Table of Contents

Populate Diff Tree

This algorithm is the powerhouse of project proof, and is one of the most complicated and hairy things I've ever worked on.

The purpose of this algorithm is to add information to a tree about what will change in another tree. This includes information about creation and deletion of nodes, as well as movement.

We are given two trees - an original tree and a modified tree. The original tree will have the new information added. In the image below, the left tree is original, and the right tree is modified.

Note that both trees are linked. This means that we have decided that these two nodes are the same. The algorithm for doing this is pretty simple, but for now, you can imagine that two linked nodes are linked if they contain the same data.

(Note that I haven't drawn the links between the trees, so as to prevent clutter. Instead, nodes with the same letter are considered to be linked.)

Creation and Deletion - Level One

We proceed level by level, then parent by parent, from the top of the tree.

In this very simple example tree (no moving up or down levels!) we can ignore parent and root nodes, to make it a bit easier to tell what's going on. You might notice that there are links between nodes. This is because the children of a particular node are stored as a doubly linked list in memory, for reasons that will become relevant later.

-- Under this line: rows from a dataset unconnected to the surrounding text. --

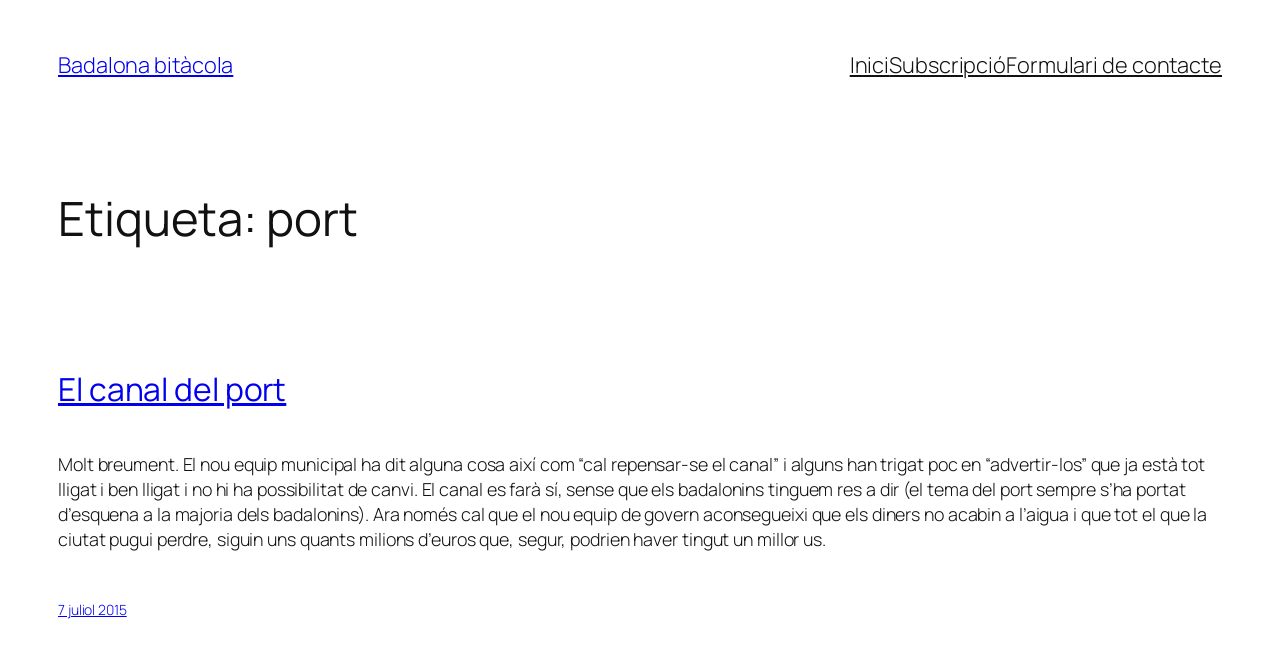

--- FILE ---
content_type: text/plain
request_url: https://www.google-analytics.com/j/collect?v=1&_v=j102&a=1937818146&t=pageview&_s=1&dl=https%3A%2F%2Fbadabit.org%2Ftag%2Fport%2F&ul=en-us%40posix&dt=port%20%E2%80%93%20Badalona%20bit%C3%A0cola&sr=1280x720&vp=1280x720&_u=IEBAAEABAAAAACAAI~&jid=1868686608&gjid=1371511450&cid=2115447815.1769352651&tid=UA-93548-1&_gid=483971636.1769352651&_r=1&_slc=1&z=1477864330
body_size: -449
content:
2,cG-M2GB2EKV3Y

Scanning for misalignments

The first thing we do is scan for misalignments. A misalignment is when the order of matched nodes differs. For instance, suppose that in our original tree we had “A→x→B→y→C”, and in our modified tree we had “A→w→k→B→s→C”. In this instance, the order of matched nodes is “ABC” in both trees, so there is no misalignment. However, if the modified tree had “A→w→k→C→s→B”, in the original we would have “ABC” and in the modified we'd have “ACB”, so there would be a misalignment.

Checking for a misalignment is easy. We start with a matched node in the original tree.

Then, we scan forward to the next matched node.

We repeat the process for the match of the starting node in the modified tree

Finally, we check if these two nodes match. They do, so there is no mismatch here.

We do this for each pair of matched nodes. On this level, there are no mismatched nodes, but there will be in the next level, under node F.

Scanning for, and handling, creation

Next, we check if we need to add new nodes. We start in the modified tree, scanning for any nodes that are unmatched.

B2 matches with B1, so we are fine.

C2 does not have a match!

So, we create a new node, C1. But where to put it? Since this is a doubly linked list, we need a node before and a node after. This is pretty simple. We begin by scanning backwards from C2 to the previous matched node.

We move to the node that matches this node, B1. This will be the previous node, before C1.

To find the node that comes after, we just scan forward to the next node, which is D1.

With that, we have all the information we need to add the new node to the original.

There are no more unmatched nodes in the modified tree.

Scanning for, and handling, deletion

Handling deletions is really simple.

We start at the first node in the original tree, and scan for unmatched nodes.

When we find one, we mark it as deleted.

That's literally it - we don't need to actually delete any nodes, we just need a node telling us that we deleted a node.